Watery eyes are usually due to 2 issues. Either the drainage area is blocked (punctum) or that the eyes are physically very dry (from a many causes). During a blink, we get a fresh supply of tears (water and oil). When you do not receive enough “water” to the ocular surface, your brain receives a signal to an accessory gland to compensate. This is very much like a hose being durned on. The most frequent complaint in this situation is tears run down the sides of their face or excessive watery eyes. This can even cause blurred vision.

Are some people more prone to having Dry Eyes than others?

Yes. Although dry eyes can happen at any age and I’m seeing younger and younger patients with dry eyes. It’s more common in women vs. men.
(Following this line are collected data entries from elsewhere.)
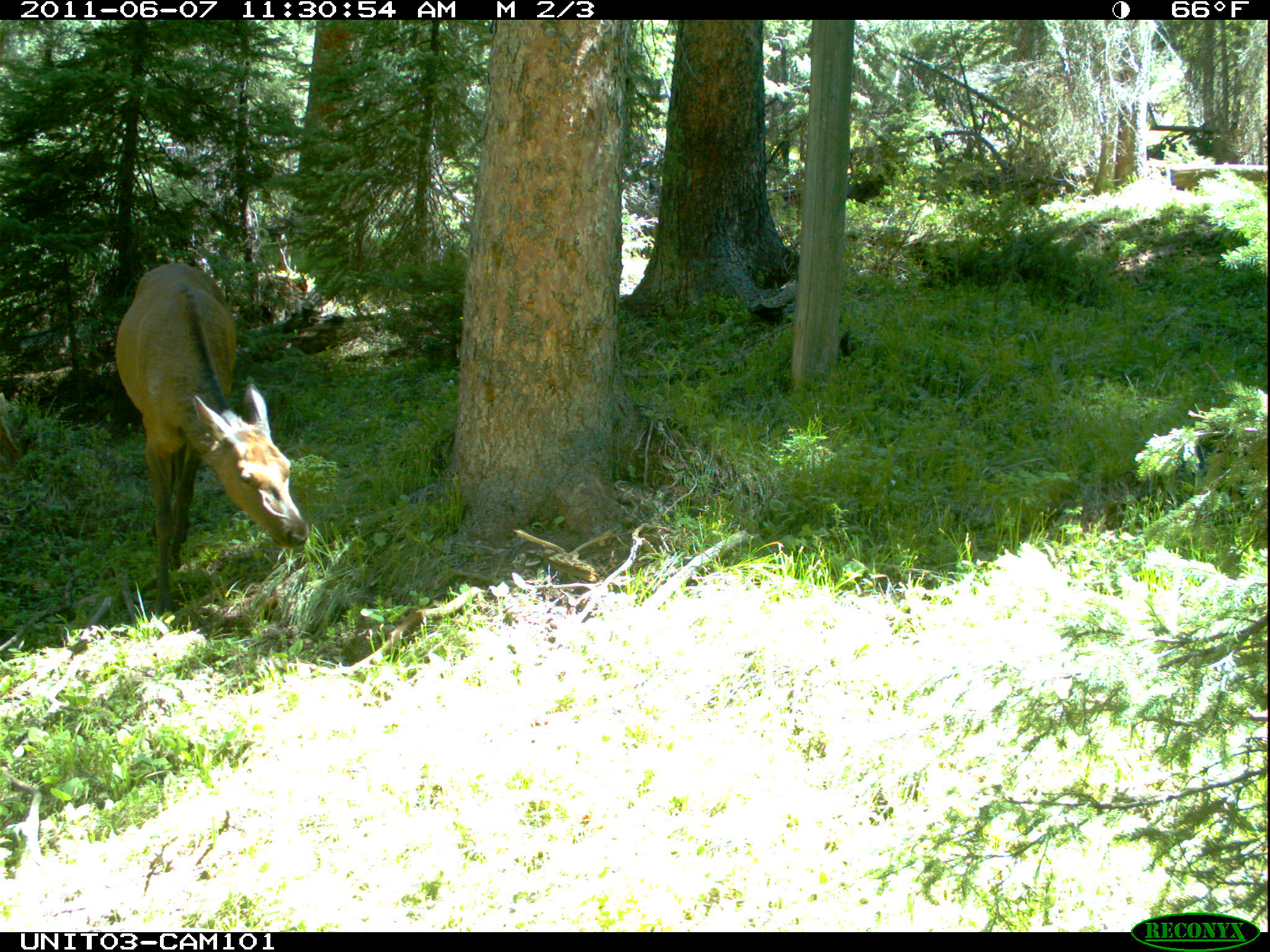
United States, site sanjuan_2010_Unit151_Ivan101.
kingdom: Animalia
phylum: Chordata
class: Mammalia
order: Artiodactyla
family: Cervidae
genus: Cervus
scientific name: Cervus elaphus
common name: red deer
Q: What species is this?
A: Cervus elaphus (red deer).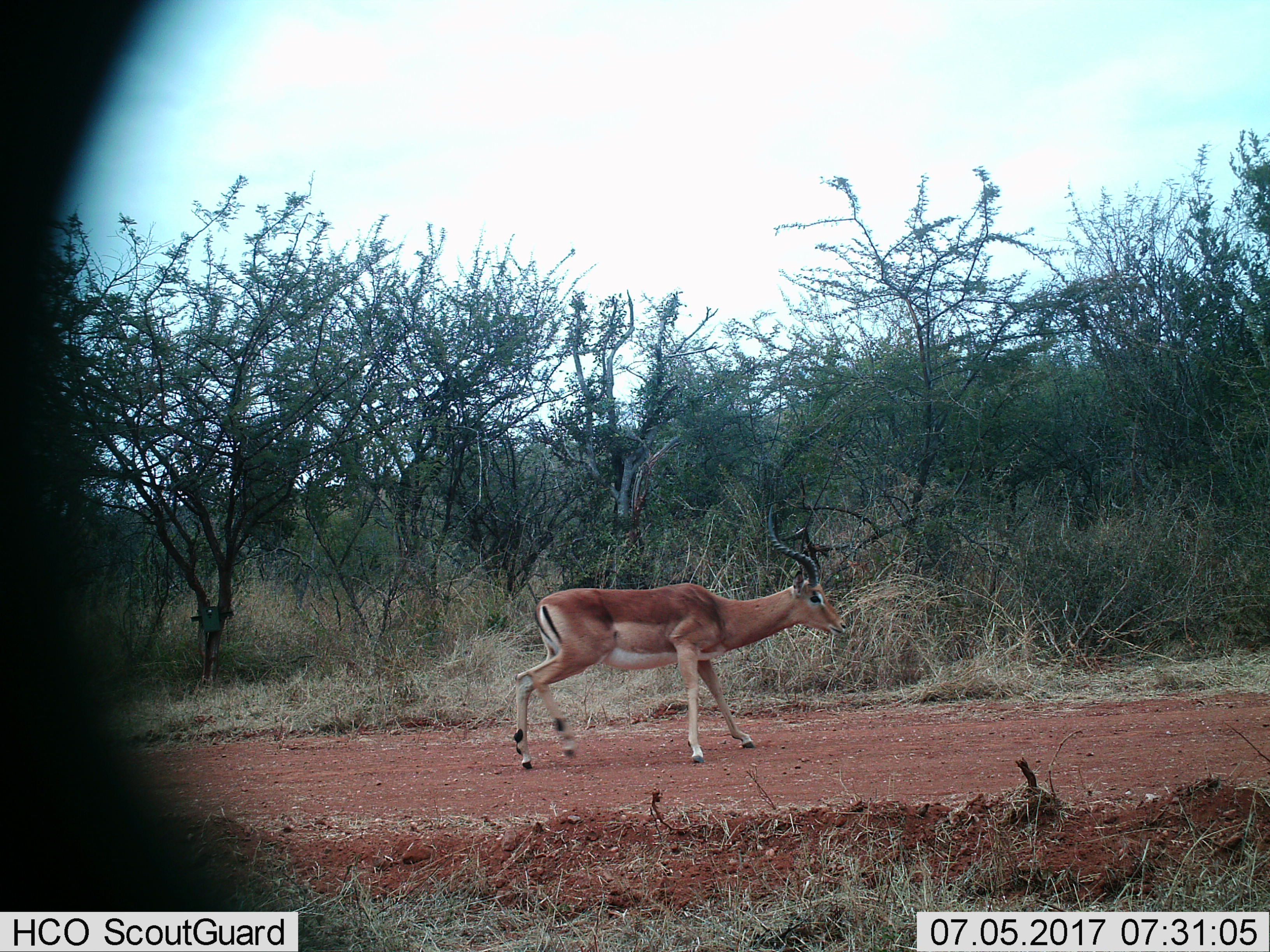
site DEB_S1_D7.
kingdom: Animalia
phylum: Chordata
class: Mammalia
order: Artiodactyla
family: Bovidae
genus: Aepyceros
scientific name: Aepyceros melampus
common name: impala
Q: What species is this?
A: Impala (Aepyceros melampus).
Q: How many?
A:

Medications, systemic diseases such as diabetes can also cause dry eyes. It’s important to have a thorough history to determine the type of dry eyes a patient has and if there is any contributing factors. Sometimes, it’s environmental like sleeping under a fan, especially if you have lids that do not close properly.

Do you have any recommendations for people to help them avoid Dry Eye issues?

That’s a really tough question. Since we are now more dependent on digital devices (smart phones, computers, TV and tablets) our blink rate tends to decrease up to 70%. So blinking more, staying hydrated and eating properly should help many mild forms of dry eyes without any other cause.